OpenStreetMap is growing rapidly with one million users registering in the past year. As the number of registered users increases, so does the research interest on both the data and the community, anecdotally evidenced by a new research-oriented mailing list and presentations at conferences. With more research attention comes the need for consistent, reproducible, and scalable approaches to analyzing OpenStreetMap data—a massive non-homogeneous database of volunteered geographic information that each researcher approaches differently, many viewing it as just a map. OpenStreetMap, however, is more than a static map of the world: it is the aggregate product of billions of edits by hundreds of thousands of active contributors for over thirteen years. OpenStreetMap data analysis therefore needs to look beneath the current map and account for this rich historical context and evolution of both the data and the community to help researchers understand the complete story of how the map came to be.

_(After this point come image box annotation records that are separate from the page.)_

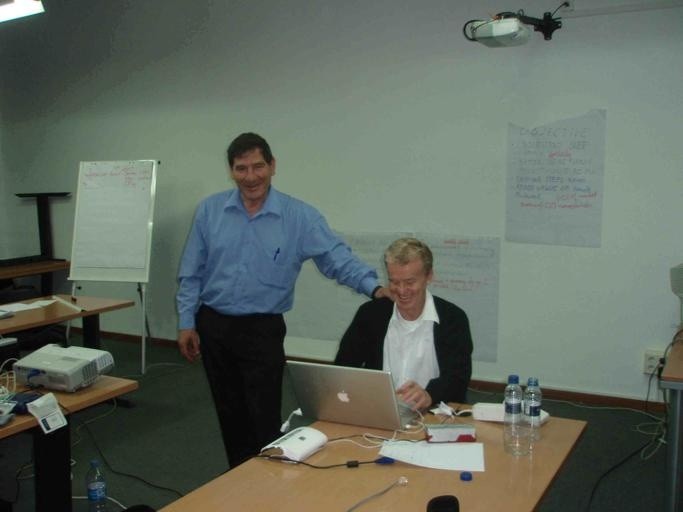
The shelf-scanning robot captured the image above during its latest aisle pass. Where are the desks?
[0,191,72,345]
[154,402,589,512]
[0,364,139,512]
[0,293,135,411]
[658,330,681,502]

We are therefore designing and implementing a contributor-centric OpenStreetMap analysis infrastructure. This involves human-centered data science approaches that reimagine the research process all the way down the stack to preserve and explore the context surrounding the data genesis. This requires enhancing the data schema, extending analysis tools, and creating new interactive visualization tools to conveniently store, reproduce, and efficiently analyze the entire history of individual OpenStreetMap objects and the contributors that edit them.
This infrastructure is built on vector tile analysis. It extends an existing vector tile schema to embed the history of each map object’s individual evolution into the object itself so that analysts can see which contributors modified specific attributes and when. These historically accurate datasets have a number of advantages over current OpenStreetMap datasets. First, they can include a representation of all historical geometries; no current dataset is able to represent this well, especially geometry-only changes. Second, they are optimized for efficient, parallelized processing for data analysis with existing tools. Finally, the approach is simpler than other planet-scale analysis systems: the dataset is one file (no running database), and the processing runs on one machine. This enables data sharing and reproducibility among researchers, improving both the accuracy and the scientific rigor of OpenStreetMap data analysis.